= Mihran Razi =

Sasanian military officer (d. 637)

Mihran-i Bahram-i Razi, better known as Mihran Razi, was an Iranian military officer from the Mihran family. He was killed in 637 at the Battle of Jalula.

== Biography ==
Mihran is first mentioned during the Arab invasion of Persia, and is known to have commanded the left wing of the Sasanian army during the Battle of al-Qādisiyyah. Mihran, along with Nakhiragan, Hormuzan and Piruz Khosrow, and the rest of the survivors, regrouped at Bavel (Babylon), where they tried to repel the Arab army, but were once again defeated. While Piruz and Hormuzan fled in different directions, Mihran and Nakhiragan remained in Asoristan.

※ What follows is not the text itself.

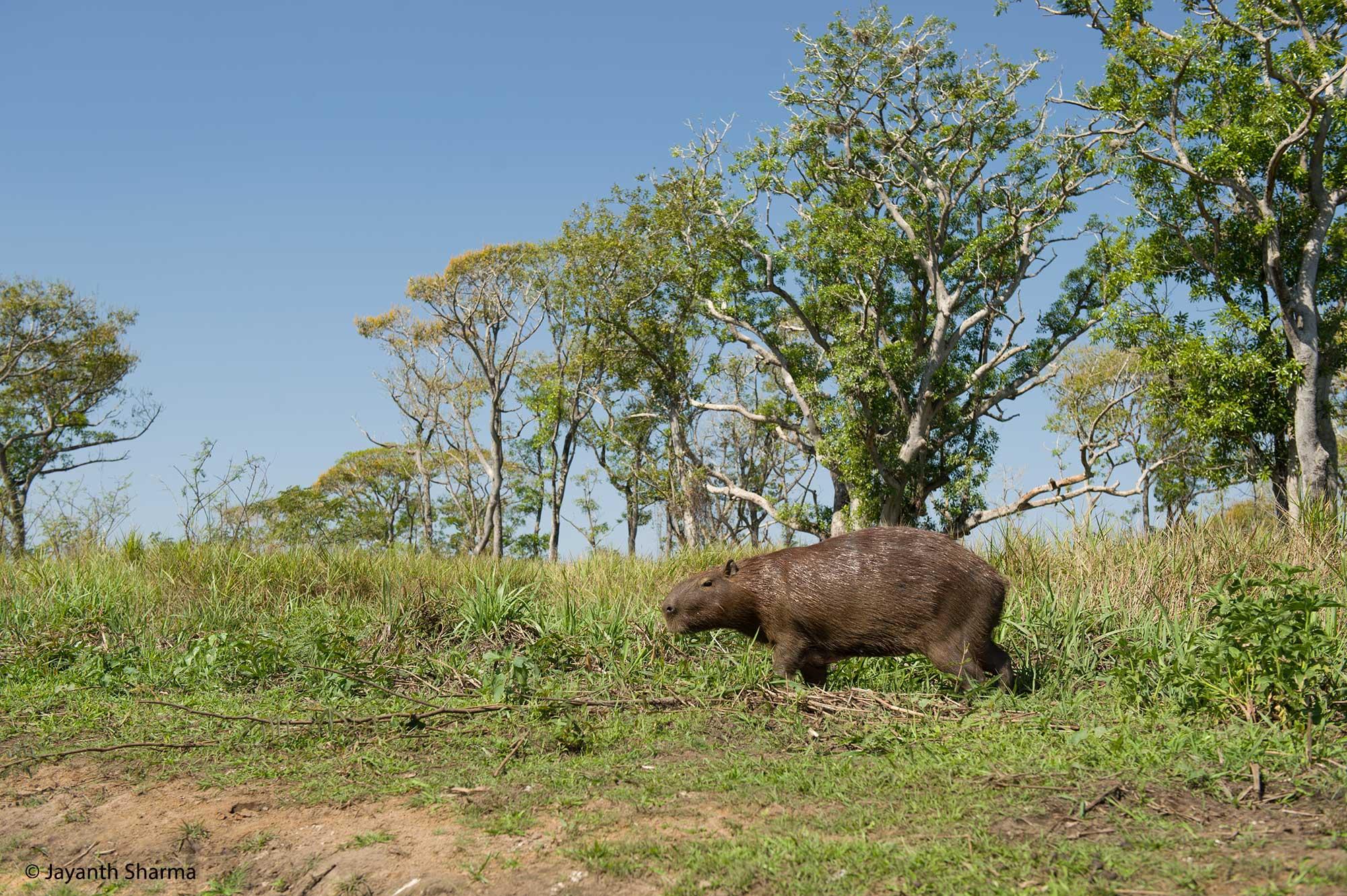 Capybara, Pantanal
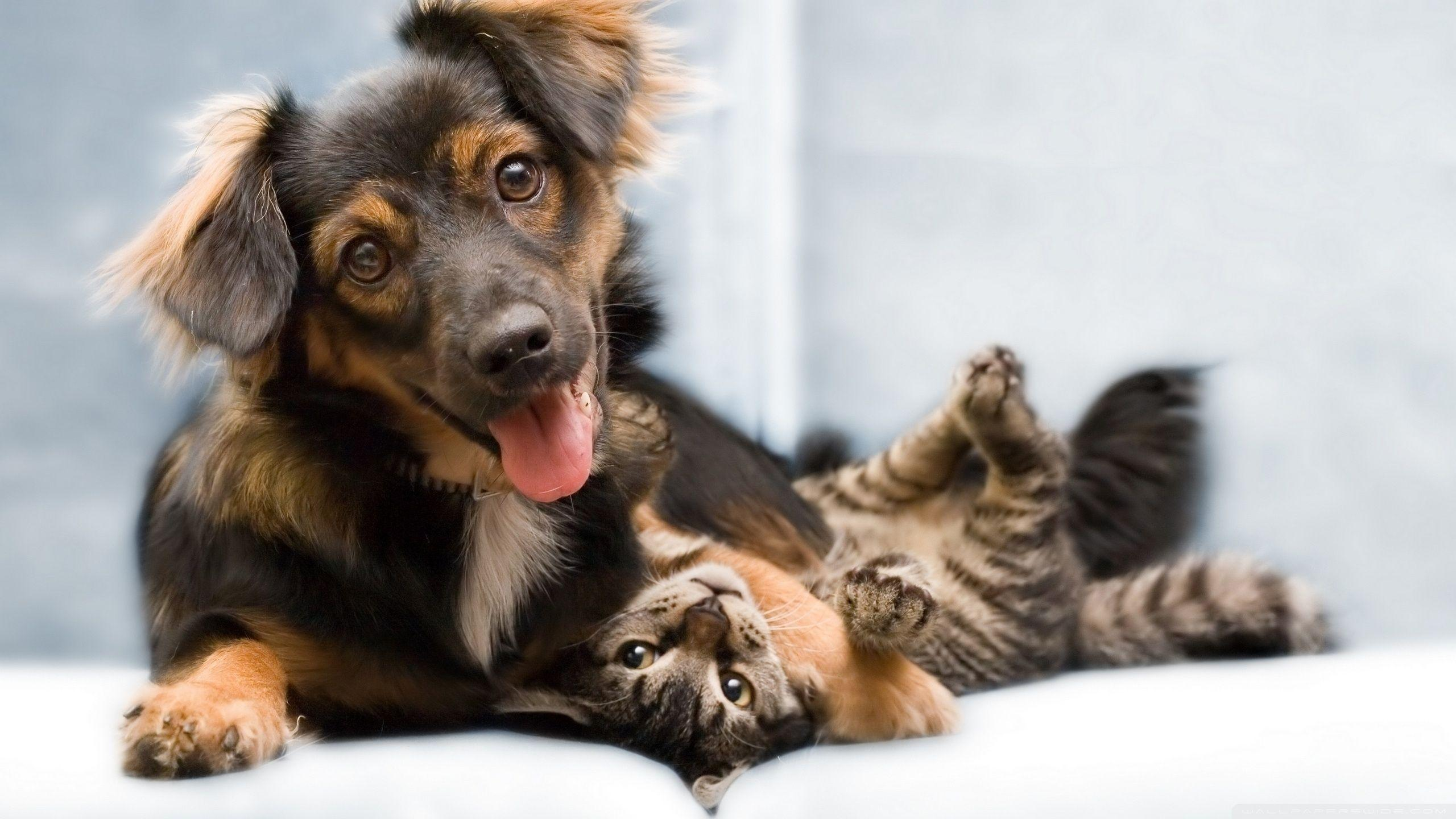 Cat And Dogs Wallpapers Wallpaper Cave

After a brief stay at Veh-Ardashir, they abandoned and destroyed the bridge on the east bank of the Tigris river. Nakhiragan and Mihran then briefly stayed at Kutha, where they installed a certain dehqan named Shahriyar as the commander of the garrison of the place. The two Sasanian military officers then went to the capital Ctesiphon, which was under attack by the Arabs. However, their stay there was only brief.

After some time, they regrouped again with other Sasanian officers and fought the Arabs at Jalula. The Sasanian forces, however, were once again defeated. Mihran along with the rest of the survivors then fled to Khanaqin, but were at last killed by an Arab force which had pursued them.

== Sources ==
- Pourshariati, Parvaneh (2008). "Decline and Fall of the Sasanian Empire: The Sasanian-Parthian Confederacy and the Arab Conquest of Iran"
- Morony, Michael G. (2005). "Iraq After The Muslim Conquest"
- Zarrinkub, Abd al-Husain (1975). "The Cambridge History of Iran, Volume 4: From the Arab Invasion to the Saljuqs"
- Al-Tabari, Abu Ja'far Muhammad ibn Jarir (1989). "The History of al-Tabari Vol. 13: The Conquest of Iraq, Southwestern Persia, and Egypt: The Middle Years of 'Umar's Caliphate A.D. 636-642/A.H. 15-21"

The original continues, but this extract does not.